MATERIAL PROVIDED:
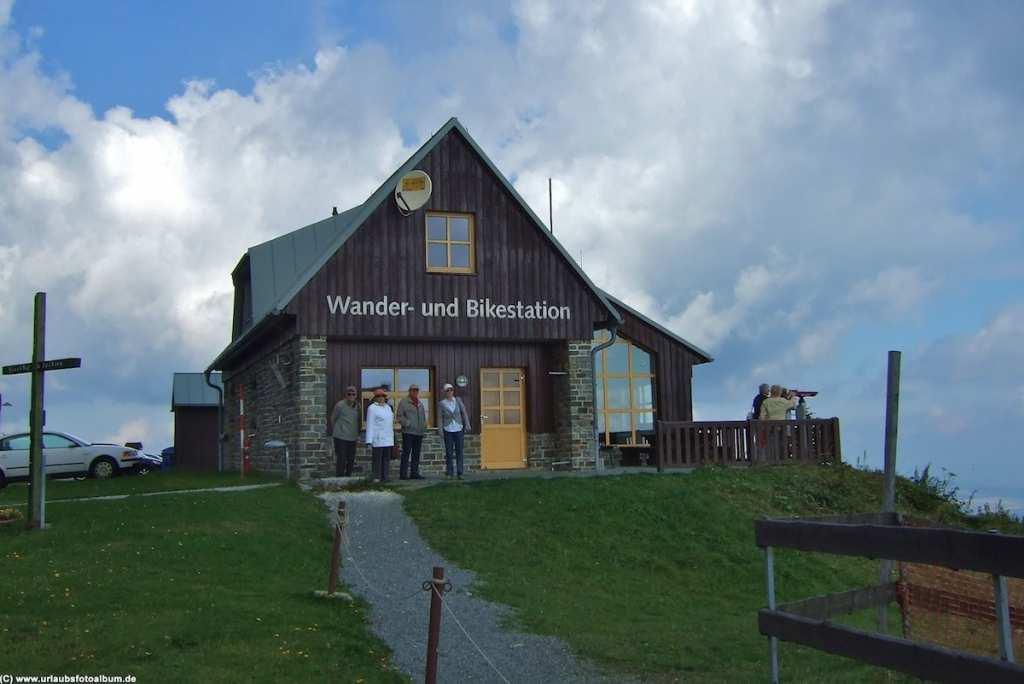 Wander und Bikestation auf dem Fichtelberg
* * *
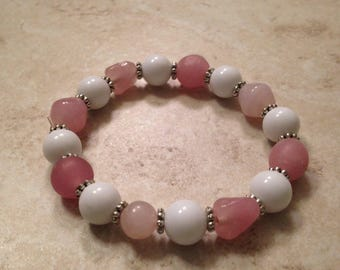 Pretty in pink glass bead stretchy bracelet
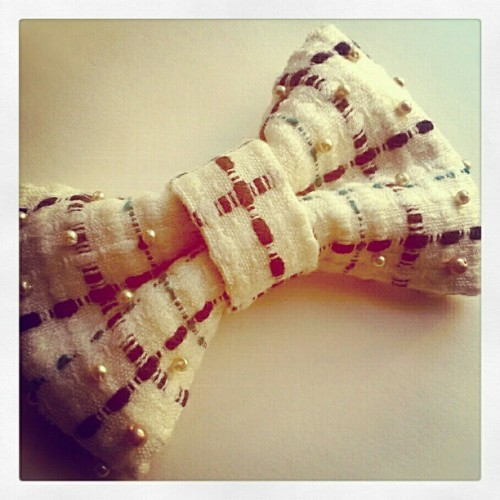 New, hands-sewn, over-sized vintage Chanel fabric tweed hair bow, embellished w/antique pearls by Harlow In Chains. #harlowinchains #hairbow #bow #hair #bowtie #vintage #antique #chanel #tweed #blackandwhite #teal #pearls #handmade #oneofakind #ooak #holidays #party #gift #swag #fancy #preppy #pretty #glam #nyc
* * *
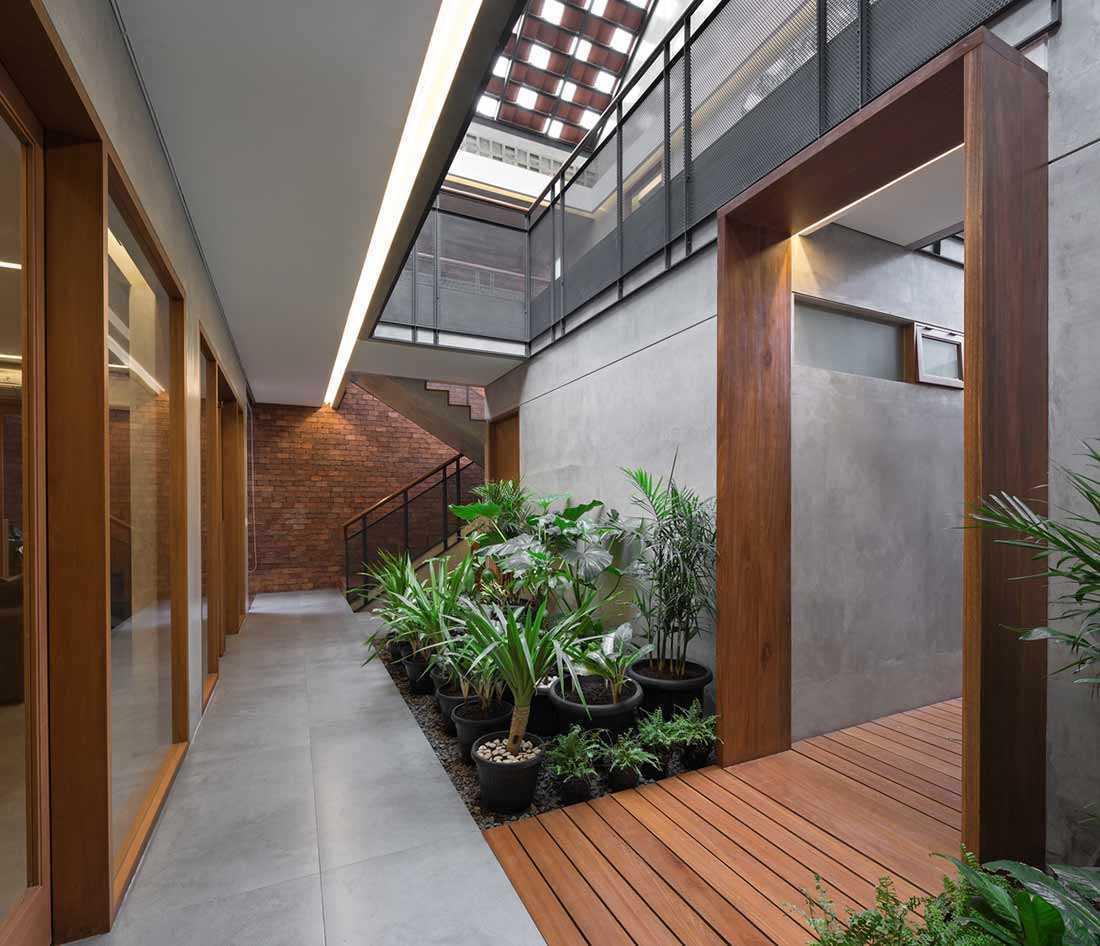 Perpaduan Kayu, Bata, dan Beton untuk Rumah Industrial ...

TASK INSTRUCTIONS: From the data above, return exactly the lines from the one with "Pretty in pink glass bead stretchy bracelet" up to and including the one with "New, hands-sewn, over-sized". Pictures do not go in the copy.

TASK ANSWER:
 Pretty in pink glass bead stretchy bracelet
 New, hands-sewn, over-sized vintage Chanel fabric tweed hair bow, embellished w/antique pearls by Harlow In Chains. #harlowinchains #hairbow #bow #hair #bowtie #vintage #antique #chanel #tweed #blackandwhite #teal #pearls #handmade #oneofakind #ooak #holidays #party #gift #swag #fancy #preppy #pretty #glam #nyc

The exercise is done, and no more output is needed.